Supplied entries:
= = =

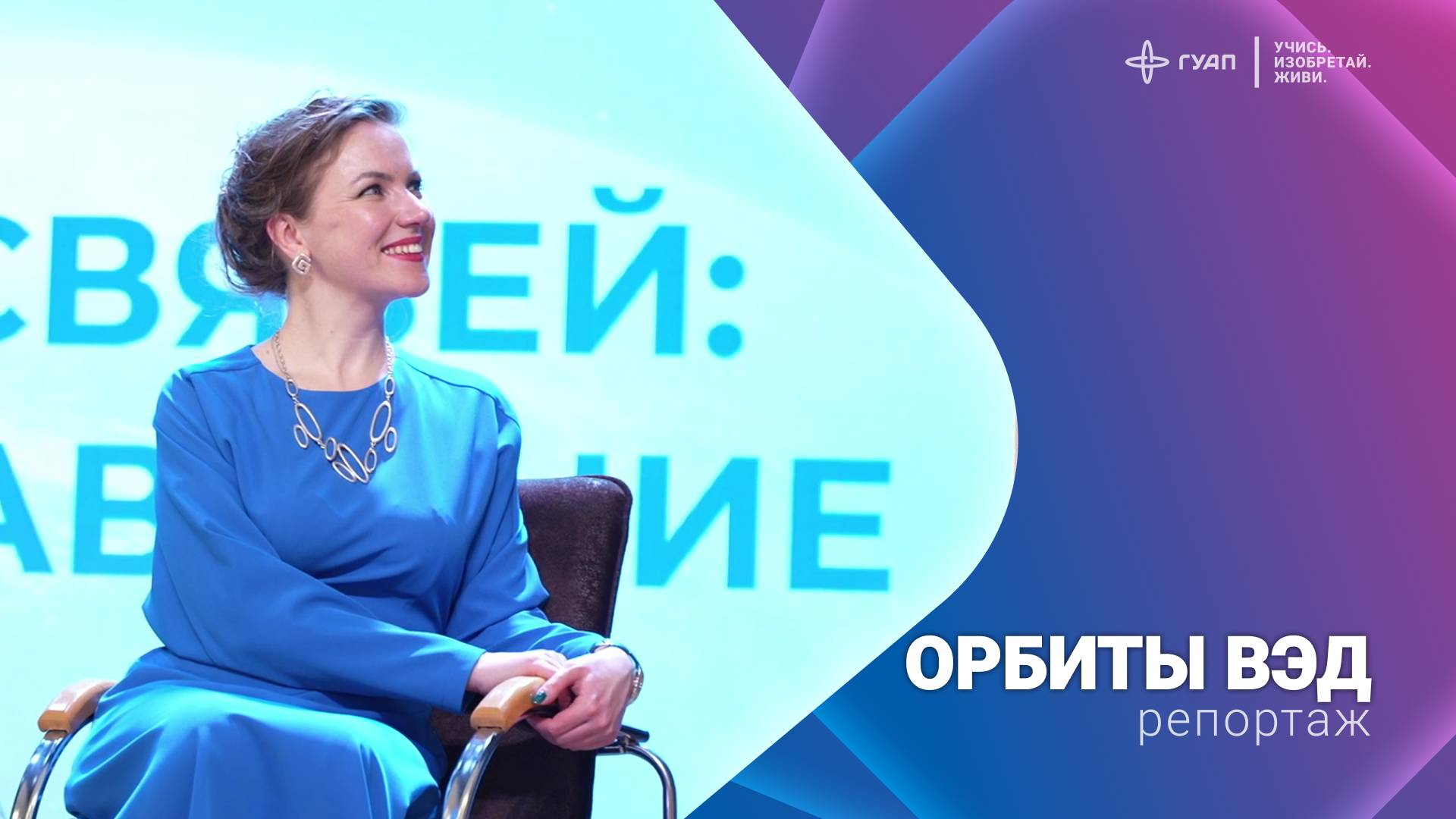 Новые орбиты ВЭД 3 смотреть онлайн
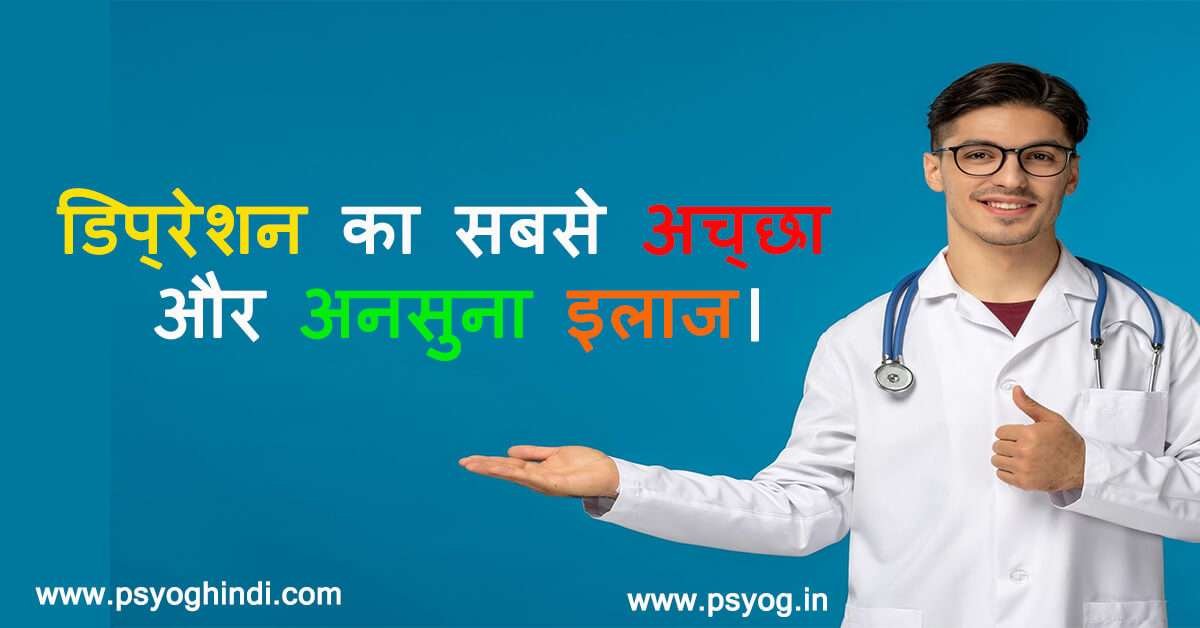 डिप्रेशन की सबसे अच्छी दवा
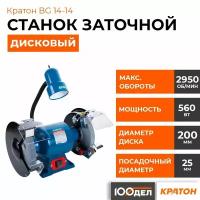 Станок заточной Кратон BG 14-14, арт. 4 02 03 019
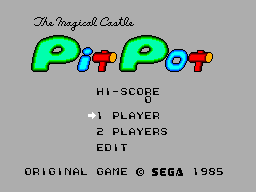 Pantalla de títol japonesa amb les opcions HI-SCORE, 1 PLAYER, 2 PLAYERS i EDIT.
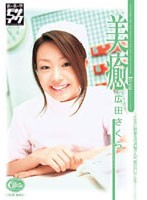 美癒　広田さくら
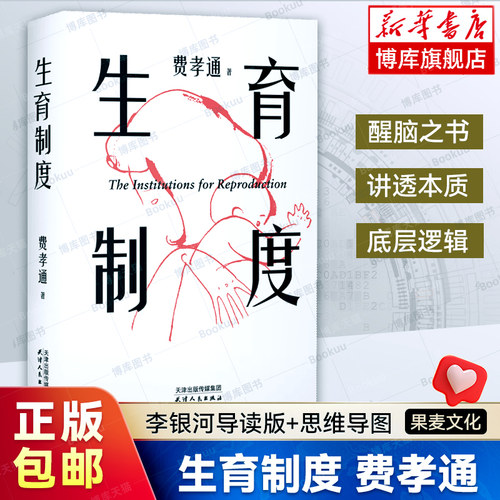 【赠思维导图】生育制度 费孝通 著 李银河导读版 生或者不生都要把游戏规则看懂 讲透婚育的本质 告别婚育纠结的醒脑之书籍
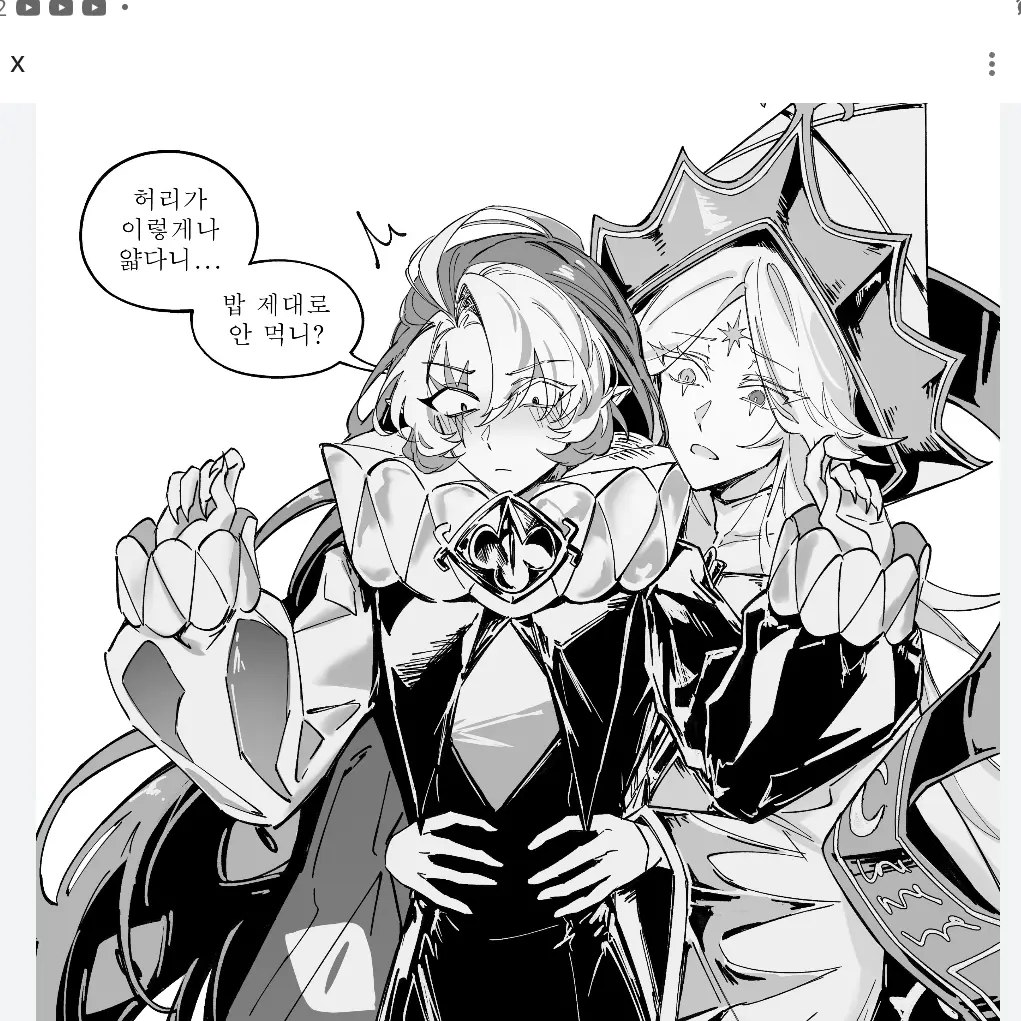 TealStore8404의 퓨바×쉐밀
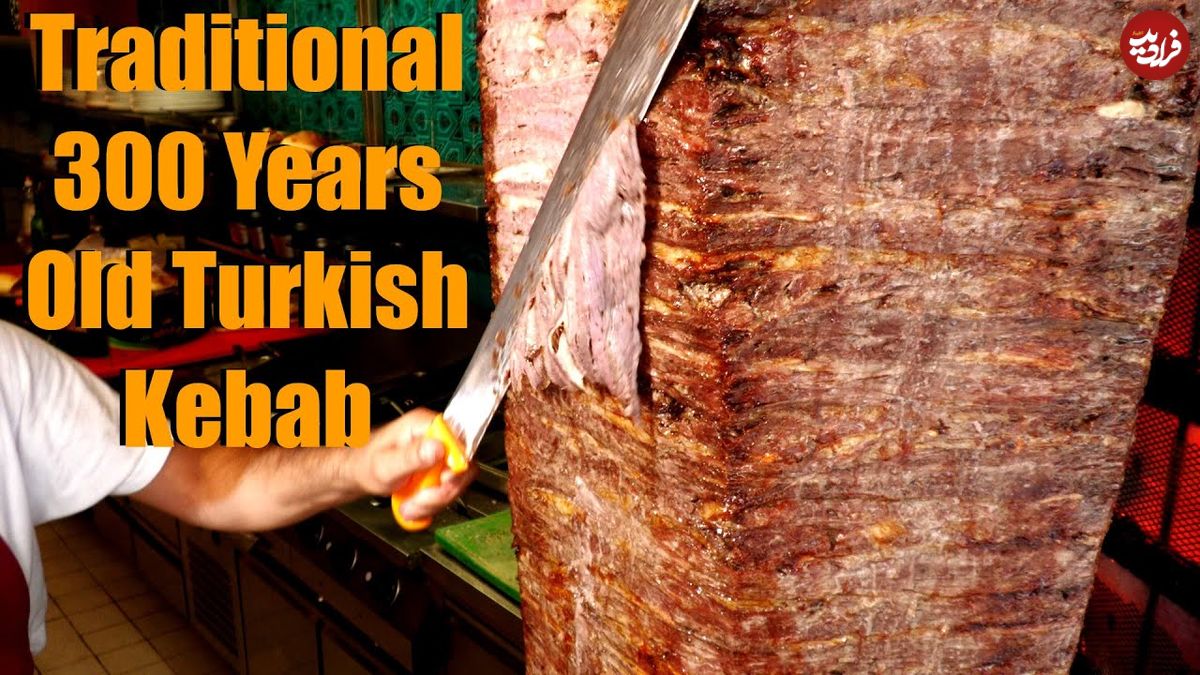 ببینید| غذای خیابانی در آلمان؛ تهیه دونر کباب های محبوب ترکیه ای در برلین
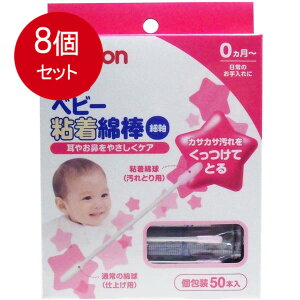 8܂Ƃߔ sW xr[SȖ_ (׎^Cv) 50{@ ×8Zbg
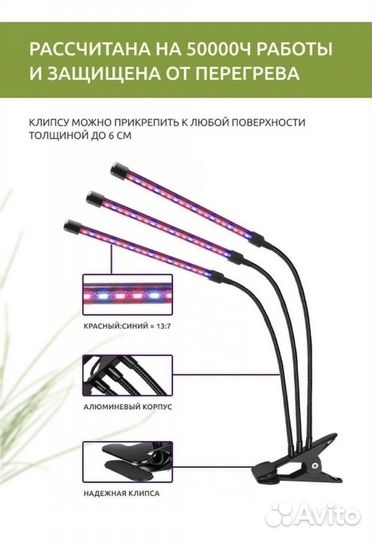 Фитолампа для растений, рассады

= = =

About this exercise:
Reproduce the listing in full and exactly, excluding any pictures it holds.

Output of the task:
 Новые орбиты ВЭД 3 смотреть онлайн
 डिप्रेशन की सबसे अच्छी दवा
 Станок заточной Кратон BG 14-14, арт. 4 02 03 019
 Pantalla de títol japonesa amb les opcions HI-SCORE, 1 PLAYER, 2 PLAYERS i EDIT.
 美癒　広田さくら
 【赠思维导图】生育制度 费孝通 著 李银河导读版 生或者不生都要把游戏规则看懂 讲透婚育的本质 告别婚育纠结的醒脑之书籍
 TealStore8404의 퓨바×쉐밀
 ببینید| غذای خیابانی در آلمان؛ تهیه دونر کباب های محبوب ترکیه ای در برلین
 8܂Ƃߔ sW xr[SȖ_ (׎^Cv) 50{@ ×8Zbg
 Фитолампа для растений, рассады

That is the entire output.